Provided records: Begin
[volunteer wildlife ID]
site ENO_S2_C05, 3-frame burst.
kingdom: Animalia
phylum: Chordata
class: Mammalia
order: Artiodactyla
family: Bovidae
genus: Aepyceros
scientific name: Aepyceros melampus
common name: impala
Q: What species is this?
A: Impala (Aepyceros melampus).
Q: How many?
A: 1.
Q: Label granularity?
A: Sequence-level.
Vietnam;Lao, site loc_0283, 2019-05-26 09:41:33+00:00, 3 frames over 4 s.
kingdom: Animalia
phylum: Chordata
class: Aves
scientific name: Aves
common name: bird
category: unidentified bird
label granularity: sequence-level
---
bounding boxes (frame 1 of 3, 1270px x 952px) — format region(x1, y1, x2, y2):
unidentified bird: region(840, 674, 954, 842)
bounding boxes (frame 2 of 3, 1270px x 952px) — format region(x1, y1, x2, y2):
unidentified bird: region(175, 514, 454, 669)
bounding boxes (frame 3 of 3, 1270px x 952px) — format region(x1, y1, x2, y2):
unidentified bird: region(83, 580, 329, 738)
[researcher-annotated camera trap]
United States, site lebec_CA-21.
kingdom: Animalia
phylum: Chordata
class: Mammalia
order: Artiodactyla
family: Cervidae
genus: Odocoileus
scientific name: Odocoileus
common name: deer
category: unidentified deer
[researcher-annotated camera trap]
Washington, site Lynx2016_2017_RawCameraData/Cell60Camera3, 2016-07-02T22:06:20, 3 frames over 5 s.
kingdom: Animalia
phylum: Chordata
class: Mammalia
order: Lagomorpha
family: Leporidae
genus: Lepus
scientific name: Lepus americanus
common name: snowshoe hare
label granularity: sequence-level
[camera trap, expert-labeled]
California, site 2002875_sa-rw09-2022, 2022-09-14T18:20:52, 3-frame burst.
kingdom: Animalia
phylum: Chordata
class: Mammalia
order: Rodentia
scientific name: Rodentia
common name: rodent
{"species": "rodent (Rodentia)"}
Provided records: End
**Task statement:** Find and count the lines of the data that include the string "over", and report that figure by itself.

**Finished exercise:** 2